Bolsonaro, terrorismo e petismo jurídico

Por Luiz Moreira

Na entrevista da Professora Maud Chirio há prognóstico sombrio sobre a democracia brasileira, em particular sobre o que será o governo Bolsonaro.

A Professora Chirio chega a projetar que MST e MTST serão declarados, já em janeiro de 2019, organizações terroristas e que haverá interdição do PT.

O que a Professora Maud Chirio não disse, entretanto, é como Bolsonaro declarará terroristas o MST e o MTST, ou seja, quais seriam os instrumentos jurídicos que permitirão a Bolsonaro criminalizar os movimentos sociais.
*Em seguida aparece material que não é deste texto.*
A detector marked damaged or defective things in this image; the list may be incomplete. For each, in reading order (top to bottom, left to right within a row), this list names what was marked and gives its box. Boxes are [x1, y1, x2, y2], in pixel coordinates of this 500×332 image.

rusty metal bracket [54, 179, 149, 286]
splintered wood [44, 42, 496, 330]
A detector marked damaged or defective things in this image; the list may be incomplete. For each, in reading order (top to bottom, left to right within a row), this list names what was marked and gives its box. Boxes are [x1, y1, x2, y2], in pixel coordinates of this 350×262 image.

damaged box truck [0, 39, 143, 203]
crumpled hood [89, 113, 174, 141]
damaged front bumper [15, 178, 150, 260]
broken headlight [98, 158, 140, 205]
Esse movimento fascista só se tornará possível, porque Bolsonaro herdará do governo Dilma o maior arsenal punitivista já produzido no Brasil:

1) a lei 13.260 (lei das organizações terroristas) foi sancionada por Dilma Rousseff; publicada em 16 de março de 2016;

2) já a lei 12.850 (lei das organizações criminosas) também foi sancionada por Dilma Rousseff e publicada em 2 de agosto de 2013.
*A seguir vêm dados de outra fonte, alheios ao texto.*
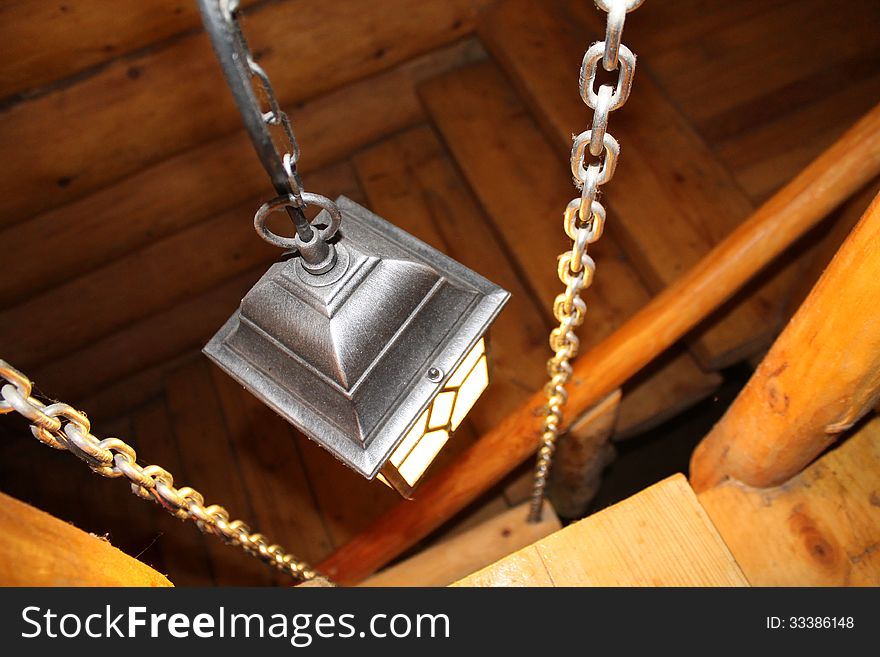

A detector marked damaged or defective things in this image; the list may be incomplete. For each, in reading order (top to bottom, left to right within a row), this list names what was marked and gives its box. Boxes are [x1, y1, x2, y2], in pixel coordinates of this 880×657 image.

Desse modo, se os prognósticos da Professora Chirio são verossímeis, importa também perguntar:

como e por que o petismo jurídico foi capaz de fornecer esse arsenal punitivista à extrema direita brasileira?

Portanto, esse arsenal punitivista, como insisto há tempos, foi a arma de setores do departamento jurídico do PT tanto para interditar Lula quanto para criminalizar os movimentos sociais.

Sendo assim, a tarefa do PT é fomentar o surgimento e a consolidação de quadros na centro esquerda política no Brasil, de modo que essa pulverização de lideranças progressistas permita novo arranjo político, capaz de desarmar o projeto Bolsonaro.

Ao PT não cabe protagonizar esse processo, tampouco demonizar essas lideranças e seus movimentos de formação de bloco progressistas.

As eleições presidenciais que ora se encerraram mostraram que quem tem consistência intelectual e política para dirigir esse processo é Ciro Gomes.